WHAT YOU NEED TO DO.
Your task is to repeat the entries exactly from their first line through the line with "scientific name: Allochrocebus lhoesti", and to stop there.

──────────────────────────────

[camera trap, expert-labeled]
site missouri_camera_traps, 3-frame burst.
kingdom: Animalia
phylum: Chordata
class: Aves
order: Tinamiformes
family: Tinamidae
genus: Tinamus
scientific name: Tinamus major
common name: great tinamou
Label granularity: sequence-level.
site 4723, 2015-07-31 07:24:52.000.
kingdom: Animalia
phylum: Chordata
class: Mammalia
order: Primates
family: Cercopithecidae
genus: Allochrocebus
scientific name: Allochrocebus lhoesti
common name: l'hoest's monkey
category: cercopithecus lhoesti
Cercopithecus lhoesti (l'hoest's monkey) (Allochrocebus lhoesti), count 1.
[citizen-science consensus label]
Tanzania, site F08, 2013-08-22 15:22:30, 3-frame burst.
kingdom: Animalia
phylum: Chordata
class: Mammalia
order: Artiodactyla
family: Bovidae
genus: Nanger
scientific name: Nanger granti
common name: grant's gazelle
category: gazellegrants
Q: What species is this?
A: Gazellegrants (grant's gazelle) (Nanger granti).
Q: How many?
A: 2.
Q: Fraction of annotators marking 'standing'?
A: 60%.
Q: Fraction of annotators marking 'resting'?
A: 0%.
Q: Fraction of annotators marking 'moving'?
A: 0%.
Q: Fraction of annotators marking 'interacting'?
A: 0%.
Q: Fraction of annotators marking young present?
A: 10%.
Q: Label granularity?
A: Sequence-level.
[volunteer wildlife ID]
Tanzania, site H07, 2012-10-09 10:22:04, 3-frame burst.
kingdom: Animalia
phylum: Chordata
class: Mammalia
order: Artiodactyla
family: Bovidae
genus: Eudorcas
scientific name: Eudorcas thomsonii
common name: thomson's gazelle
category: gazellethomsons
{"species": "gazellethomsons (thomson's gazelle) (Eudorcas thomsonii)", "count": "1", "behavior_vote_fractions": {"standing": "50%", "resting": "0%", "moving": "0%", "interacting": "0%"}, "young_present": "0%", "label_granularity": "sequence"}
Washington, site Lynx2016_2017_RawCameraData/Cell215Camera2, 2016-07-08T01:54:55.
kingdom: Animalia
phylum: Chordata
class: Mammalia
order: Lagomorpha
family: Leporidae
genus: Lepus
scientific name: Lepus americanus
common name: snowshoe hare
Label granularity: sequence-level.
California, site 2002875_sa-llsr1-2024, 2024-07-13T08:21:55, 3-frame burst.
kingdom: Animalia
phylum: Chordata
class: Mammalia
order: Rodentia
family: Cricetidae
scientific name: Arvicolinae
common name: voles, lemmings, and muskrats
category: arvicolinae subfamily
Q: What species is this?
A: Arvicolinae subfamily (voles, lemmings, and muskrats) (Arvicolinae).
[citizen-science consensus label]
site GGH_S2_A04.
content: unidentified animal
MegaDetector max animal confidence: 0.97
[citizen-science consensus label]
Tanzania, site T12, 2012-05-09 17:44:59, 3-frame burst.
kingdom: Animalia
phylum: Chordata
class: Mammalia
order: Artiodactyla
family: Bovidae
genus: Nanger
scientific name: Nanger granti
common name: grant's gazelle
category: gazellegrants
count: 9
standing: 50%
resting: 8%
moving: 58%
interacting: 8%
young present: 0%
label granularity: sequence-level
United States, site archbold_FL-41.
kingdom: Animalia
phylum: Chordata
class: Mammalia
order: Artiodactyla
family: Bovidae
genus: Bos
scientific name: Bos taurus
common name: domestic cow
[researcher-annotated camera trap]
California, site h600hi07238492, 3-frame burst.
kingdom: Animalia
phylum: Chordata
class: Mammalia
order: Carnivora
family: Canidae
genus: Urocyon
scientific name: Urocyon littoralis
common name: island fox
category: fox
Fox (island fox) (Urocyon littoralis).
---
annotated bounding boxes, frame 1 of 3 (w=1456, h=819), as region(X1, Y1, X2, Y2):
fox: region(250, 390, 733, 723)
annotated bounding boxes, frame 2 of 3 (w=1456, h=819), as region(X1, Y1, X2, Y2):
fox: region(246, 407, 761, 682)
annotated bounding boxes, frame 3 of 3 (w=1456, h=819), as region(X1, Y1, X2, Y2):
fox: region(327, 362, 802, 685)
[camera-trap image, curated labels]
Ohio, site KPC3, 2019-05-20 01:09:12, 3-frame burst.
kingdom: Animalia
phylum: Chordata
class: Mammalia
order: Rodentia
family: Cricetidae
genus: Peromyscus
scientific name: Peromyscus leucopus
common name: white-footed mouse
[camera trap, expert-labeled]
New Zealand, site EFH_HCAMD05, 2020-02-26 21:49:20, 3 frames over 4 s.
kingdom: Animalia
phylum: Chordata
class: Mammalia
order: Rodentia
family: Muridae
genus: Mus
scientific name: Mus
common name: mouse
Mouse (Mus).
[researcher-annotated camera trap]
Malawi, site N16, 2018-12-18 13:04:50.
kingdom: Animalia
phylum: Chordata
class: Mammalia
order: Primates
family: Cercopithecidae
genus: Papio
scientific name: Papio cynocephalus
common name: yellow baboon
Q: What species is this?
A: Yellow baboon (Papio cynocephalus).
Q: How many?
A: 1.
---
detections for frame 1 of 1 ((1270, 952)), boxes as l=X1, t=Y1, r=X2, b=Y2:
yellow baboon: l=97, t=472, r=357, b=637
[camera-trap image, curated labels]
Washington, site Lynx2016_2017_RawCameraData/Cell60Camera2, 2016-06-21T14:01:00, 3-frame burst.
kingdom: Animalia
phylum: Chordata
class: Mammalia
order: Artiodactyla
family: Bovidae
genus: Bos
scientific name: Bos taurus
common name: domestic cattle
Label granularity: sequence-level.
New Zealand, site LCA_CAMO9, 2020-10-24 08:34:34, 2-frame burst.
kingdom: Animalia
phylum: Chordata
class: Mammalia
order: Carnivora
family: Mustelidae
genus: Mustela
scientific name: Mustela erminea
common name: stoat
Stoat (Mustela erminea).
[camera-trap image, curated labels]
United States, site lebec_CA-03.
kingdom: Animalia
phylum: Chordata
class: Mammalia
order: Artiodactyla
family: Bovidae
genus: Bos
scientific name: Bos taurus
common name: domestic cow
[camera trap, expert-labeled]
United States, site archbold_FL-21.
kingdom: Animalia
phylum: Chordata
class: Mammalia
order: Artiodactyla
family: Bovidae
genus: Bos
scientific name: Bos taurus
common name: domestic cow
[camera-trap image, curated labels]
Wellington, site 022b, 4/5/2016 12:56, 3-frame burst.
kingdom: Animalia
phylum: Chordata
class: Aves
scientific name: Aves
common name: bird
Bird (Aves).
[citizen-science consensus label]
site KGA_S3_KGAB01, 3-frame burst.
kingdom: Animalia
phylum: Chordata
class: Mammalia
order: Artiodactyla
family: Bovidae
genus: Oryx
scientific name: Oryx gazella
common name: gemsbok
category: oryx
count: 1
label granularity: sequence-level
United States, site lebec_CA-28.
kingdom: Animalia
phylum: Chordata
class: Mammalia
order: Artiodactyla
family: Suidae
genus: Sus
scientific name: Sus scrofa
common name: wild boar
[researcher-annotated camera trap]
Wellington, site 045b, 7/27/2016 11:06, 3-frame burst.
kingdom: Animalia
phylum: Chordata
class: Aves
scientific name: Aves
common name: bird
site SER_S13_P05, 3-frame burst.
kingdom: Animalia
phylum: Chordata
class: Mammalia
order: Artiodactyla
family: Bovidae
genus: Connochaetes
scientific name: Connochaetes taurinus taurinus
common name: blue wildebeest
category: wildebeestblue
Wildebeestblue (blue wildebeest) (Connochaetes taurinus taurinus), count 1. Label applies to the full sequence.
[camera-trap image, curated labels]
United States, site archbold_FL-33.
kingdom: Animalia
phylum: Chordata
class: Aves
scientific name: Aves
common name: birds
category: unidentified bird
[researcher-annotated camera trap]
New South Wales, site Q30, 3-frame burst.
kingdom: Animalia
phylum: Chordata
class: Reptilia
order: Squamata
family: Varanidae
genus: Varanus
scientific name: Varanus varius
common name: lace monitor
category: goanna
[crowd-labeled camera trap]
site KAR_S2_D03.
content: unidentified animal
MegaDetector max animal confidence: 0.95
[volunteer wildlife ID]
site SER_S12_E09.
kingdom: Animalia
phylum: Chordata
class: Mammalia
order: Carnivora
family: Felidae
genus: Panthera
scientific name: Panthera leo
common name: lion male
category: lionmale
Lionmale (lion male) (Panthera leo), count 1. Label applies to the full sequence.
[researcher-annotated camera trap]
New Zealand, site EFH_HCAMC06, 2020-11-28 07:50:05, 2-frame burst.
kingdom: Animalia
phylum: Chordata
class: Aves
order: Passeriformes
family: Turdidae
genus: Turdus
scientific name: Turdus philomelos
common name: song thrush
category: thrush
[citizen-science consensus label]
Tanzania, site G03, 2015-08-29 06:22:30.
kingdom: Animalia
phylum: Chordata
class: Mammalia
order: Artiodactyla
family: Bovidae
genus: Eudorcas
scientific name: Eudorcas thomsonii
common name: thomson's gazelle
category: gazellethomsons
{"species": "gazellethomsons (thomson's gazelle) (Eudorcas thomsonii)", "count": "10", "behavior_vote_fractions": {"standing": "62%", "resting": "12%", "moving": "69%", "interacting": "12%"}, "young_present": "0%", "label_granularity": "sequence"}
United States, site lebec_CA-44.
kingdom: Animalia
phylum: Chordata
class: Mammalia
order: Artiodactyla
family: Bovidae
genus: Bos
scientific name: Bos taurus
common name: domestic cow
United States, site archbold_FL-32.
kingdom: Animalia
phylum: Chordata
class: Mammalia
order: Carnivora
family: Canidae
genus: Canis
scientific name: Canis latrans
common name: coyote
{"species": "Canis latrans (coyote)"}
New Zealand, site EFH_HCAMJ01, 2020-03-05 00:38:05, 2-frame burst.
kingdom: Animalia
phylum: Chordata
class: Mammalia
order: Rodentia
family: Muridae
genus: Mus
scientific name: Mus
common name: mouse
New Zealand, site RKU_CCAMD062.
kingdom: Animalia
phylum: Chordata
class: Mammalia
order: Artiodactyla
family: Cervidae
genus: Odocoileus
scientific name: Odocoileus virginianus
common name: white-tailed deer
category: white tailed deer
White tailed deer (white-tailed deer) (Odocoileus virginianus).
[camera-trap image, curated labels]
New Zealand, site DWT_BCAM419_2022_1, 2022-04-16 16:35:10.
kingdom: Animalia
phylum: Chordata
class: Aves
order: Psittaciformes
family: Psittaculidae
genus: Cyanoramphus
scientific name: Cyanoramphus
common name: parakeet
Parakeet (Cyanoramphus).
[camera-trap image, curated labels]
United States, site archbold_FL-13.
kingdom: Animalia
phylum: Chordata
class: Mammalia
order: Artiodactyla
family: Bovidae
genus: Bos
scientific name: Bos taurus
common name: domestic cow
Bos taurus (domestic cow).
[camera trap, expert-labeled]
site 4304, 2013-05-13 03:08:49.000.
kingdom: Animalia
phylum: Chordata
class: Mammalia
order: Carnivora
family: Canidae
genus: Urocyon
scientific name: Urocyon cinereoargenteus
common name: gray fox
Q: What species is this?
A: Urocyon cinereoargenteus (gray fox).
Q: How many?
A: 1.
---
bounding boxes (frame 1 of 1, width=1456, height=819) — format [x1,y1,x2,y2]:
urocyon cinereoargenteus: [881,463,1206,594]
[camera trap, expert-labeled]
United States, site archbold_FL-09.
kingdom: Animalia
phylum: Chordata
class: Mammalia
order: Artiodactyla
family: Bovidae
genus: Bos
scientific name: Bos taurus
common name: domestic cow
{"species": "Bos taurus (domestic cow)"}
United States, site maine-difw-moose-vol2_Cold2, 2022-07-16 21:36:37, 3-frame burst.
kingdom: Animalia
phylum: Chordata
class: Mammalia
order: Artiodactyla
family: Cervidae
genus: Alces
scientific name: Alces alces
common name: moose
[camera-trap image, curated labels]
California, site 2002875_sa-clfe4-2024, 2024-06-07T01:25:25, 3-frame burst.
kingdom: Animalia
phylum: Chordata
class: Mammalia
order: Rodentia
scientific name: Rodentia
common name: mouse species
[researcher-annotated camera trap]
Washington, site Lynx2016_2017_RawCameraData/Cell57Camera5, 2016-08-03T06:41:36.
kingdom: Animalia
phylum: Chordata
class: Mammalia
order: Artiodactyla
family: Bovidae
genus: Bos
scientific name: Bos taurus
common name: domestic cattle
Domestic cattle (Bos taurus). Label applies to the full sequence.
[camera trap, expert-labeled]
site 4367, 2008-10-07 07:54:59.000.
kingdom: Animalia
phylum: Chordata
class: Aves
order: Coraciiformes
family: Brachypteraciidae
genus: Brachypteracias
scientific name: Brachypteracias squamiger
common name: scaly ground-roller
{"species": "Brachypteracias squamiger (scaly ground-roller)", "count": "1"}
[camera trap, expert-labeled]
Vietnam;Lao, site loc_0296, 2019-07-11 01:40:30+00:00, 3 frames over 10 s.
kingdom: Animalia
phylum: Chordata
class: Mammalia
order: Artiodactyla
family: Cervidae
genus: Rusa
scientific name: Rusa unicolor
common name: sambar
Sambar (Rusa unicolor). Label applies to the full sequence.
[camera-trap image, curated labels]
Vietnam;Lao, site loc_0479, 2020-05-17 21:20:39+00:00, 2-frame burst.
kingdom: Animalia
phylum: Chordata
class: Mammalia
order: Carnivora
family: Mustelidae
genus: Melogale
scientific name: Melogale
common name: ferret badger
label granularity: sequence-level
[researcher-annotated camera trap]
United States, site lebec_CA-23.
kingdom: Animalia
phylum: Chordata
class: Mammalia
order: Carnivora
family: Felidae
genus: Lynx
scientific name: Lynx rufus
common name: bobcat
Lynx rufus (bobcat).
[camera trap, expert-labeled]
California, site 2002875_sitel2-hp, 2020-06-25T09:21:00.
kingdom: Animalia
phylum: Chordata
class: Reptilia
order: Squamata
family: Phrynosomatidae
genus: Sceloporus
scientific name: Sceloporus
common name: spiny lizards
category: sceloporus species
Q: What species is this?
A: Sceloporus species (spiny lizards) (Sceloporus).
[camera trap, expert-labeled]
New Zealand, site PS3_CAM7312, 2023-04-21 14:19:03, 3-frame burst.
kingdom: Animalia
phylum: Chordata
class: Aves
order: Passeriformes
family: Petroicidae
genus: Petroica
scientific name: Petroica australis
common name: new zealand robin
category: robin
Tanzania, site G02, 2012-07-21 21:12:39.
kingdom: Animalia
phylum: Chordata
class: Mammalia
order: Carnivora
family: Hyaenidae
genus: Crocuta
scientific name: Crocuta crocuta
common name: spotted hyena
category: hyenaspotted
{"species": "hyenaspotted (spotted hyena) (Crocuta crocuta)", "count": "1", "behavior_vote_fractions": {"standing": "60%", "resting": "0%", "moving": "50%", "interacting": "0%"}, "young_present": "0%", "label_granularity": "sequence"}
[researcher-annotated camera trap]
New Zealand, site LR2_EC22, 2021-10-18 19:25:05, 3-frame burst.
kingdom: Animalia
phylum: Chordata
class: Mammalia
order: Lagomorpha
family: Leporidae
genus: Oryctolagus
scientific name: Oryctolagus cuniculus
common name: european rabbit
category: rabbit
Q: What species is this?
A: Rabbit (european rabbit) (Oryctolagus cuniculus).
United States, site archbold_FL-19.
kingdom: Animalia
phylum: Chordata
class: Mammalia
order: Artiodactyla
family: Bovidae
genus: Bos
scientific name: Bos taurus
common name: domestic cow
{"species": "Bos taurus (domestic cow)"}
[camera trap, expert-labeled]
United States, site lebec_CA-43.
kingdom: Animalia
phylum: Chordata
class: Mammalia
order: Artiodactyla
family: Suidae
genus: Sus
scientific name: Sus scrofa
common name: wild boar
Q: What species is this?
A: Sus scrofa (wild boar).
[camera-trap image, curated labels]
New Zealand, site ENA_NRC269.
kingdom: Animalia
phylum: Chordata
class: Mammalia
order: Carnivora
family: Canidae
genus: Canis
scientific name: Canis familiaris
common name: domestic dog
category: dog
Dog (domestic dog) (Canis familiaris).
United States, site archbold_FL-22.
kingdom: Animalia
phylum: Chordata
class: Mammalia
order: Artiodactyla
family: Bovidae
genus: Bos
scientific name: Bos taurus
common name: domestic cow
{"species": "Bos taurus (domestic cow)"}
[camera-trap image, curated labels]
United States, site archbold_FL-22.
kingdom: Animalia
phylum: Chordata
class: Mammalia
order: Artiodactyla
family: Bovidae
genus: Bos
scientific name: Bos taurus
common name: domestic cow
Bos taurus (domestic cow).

──────────────────────────────

SOLUTION TO THIS TASK.
[camera trap, expert-labeled]
site missouri_camera_traps, 3-frame burst.
kingdom: Animalia
phylum: Chordata
class: Aves
order: Tinamiformes
family: Tinamidae
genus: Tinamus
scientific name: Tinamus major
common name: great tinamou
Label granularity: sequence-level.
site 4723, 2015-07-31 07:24:52.000.
kingdom: Animalia
phylum: Chordata
class: Mammalia
order: Primates
family: Cercopithecidae
genus: Allochrocebus
scientific name: Allochrocebus lhoesti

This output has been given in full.